■ Required work: How many lines of the material below contain the word "farthest", with case counting? Give only the number.

──────

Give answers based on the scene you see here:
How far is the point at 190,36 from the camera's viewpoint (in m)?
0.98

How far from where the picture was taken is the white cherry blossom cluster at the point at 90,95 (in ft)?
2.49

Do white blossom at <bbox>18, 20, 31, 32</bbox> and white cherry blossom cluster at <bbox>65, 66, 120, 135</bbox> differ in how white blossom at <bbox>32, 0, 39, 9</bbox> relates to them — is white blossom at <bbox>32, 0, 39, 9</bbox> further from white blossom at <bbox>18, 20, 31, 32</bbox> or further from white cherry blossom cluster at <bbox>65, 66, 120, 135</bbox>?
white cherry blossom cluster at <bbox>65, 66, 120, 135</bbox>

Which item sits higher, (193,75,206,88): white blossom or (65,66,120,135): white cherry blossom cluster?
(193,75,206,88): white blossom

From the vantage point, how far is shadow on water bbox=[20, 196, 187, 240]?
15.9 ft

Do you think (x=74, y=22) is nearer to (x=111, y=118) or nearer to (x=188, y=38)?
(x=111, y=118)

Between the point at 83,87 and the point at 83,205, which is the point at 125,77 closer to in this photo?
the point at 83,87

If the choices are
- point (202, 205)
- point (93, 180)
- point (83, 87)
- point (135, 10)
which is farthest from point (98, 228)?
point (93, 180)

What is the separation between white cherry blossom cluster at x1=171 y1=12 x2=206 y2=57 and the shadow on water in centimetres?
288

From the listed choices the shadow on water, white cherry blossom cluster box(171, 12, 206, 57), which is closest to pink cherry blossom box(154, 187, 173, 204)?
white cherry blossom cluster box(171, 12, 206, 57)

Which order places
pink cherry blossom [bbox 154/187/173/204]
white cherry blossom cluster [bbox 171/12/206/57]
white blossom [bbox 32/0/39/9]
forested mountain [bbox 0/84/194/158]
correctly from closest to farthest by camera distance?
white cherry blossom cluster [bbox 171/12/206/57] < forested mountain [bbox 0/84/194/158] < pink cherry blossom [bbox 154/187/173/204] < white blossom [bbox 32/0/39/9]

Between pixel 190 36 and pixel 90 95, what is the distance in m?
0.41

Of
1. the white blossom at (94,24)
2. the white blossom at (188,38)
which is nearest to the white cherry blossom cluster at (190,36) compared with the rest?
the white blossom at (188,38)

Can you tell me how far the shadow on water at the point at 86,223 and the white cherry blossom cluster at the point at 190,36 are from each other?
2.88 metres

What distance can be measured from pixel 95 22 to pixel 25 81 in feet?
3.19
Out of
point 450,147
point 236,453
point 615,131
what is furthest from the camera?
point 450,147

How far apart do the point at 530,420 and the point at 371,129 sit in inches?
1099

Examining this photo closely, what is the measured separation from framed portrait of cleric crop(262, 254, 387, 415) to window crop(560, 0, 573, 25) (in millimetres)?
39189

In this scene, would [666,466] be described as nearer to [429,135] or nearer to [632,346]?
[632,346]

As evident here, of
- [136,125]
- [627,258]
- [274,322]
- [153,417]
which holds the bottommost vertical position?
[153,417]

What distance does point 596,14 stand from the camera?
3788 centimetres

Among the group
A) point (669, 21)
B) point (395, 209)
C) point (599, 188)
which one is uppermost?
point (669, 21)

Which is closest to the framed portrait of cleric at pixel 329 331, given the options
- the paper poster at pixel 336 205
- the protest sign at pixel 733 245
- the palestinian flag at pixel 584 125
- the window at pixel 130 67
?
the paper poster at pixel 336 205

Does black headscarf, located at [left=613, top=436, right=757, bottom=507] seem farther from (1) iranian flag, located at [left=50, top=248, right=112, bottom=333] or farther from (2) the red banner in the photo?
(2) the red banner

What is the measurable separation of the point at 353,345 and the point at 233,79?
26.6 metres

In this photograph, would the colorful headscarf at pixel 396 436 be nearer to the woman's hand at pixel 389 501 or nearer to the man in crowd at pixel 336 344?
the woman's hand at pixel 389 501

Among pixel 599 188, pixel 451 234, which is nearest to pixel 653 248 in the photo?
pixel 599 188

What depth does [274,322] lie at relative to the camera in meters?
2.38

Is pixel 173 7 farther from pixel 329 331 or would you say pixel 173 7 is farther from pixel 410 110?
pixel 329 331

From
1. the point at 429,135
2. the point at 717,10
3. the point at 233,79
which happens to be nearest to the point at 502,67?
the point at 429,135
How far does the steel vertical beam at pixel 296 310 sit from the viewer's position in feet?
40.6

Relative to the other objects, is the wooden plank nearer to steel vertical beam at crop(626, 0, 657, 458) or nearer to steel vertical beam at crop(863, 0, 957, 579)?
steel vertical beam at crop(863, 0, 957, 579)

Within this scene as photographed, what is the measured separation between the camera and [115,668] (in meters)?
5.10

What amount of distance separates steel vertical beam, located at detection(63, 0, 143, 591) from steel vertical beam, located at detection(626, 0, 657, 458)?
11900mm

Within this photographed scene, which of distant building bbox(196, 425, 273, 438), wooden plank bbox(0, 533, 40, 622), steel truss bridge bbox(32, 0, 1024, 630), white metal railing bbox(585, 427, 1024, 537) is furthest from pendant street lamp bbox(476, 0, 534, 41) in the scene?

──────

■ Result: 2